Nelson left the military when she decided to have kids and eventually left her job at a financial company so she could focus all her attention on them.

“I loved what I did in the military and I really kick butt at it, actually. So, I made being a mom almost my goal and being the best mom I could, being on all those things. But I really missed having that career progression and everything. So I was really getting down on myself,” she said.

It was the off-hand comment from a friend that inspired her to step out and create her own business.

“Everybody always asked me questions about what I did with my girls and how I parented my girls and the different sensory things I put online and someone was like, you know, you should be making money from this. This is your calling. You’re already doing it!” Nelson said.

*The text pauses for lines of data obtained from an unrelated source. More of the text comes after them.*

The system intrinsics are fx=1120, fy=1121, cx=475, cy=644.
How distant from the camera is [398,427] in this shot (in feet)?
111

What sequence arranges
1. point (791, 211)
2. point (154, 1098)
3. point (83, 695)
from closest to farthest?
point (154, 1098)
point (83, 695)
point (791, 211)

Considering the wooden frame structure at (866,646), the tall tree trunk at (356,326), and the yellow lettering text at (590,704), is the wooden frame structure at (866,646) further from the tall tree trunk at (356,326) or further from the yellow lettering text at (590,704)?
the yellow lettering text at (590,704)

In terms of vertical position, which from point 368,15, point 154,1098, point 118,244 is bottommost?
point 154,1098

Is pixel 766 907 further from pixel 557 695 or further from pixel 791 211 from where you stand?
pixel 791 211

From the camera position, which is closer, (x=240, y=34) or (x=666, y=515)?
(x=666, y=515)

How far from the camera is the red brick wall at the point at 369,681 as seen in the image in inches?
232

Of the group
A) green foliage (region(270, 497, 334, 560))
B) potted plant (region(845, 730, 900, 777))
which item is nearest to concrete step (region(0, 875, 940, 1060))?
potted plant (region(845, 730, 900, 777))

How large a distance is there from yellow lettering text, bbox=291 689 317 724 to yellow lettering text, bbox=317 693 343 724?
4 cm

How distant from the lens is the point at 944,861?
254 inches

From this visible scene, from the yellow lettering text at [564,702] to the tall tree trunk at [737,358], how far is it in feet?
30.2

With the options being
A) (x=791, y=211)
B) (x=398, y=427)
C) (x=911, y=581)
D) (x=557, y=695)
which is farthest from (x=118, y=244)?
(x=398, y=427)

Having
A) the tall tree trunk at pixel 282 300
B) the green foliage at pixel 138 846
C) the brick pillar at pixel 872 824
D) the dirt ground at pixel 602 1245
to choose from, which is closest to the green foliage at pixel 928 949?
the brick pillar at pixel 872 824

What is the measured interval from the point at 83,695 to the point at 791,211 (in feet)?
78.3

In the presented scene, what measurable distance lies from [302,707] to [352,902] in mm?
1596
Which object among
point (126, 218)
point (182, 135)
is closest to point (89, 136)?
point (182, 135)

Instead of doing it for free, she started Supernova Momma from her Stone Mountain home to give peeks into her daily life with two Black, Autistic daughters and the struggles and joys that come with it.

As a certified positive parenting educator, she coaches other parents how to incorporate discipline without spanking, yelling or punishing their children.

“You can be kind and firm. The kindness is to respect the child. The firmness is to enforce boundaries that respect for you,” she said. “The idea that a child has to feel bad to want to do better is crazy to me because if I feel bad, I don’t want to do better.”

She caters to the Black and Neurodiverse community, which is defined on her website as “the idea that neurological differences like autism and ADHD are the result of normal, natural variation in the human genome.”

“A lot of times people want to say we're all one. We're not. And that's OK. We're different. Celebrate those differences and support the child,” Nelson said. “There's a lot of stigma. With that stigma, you don't necessarily want to give the child the support that they need. You don't understand that they do have to be treated differently. And that's OK as long as you're giving them love in that difference.”

Nelson’s self-imposed mission is to “break the generational curses from both ableism, the systemic ableism and racism in America with how we parent.”

She’s breaking barriers in all directions.

A Census Small Business Survey shows 89.9% of small businesses experienced a negative effect due to COVID-19. The Small Business Administration reports the decline among black owners is nearly three times the decline among other owners, black women especially.

Nelson will tell you it’s not easy but hard has never stopped her before.

To any other woman thinking of stepping out on her own, she says, “Do it! Women are the future. Truly, do it!”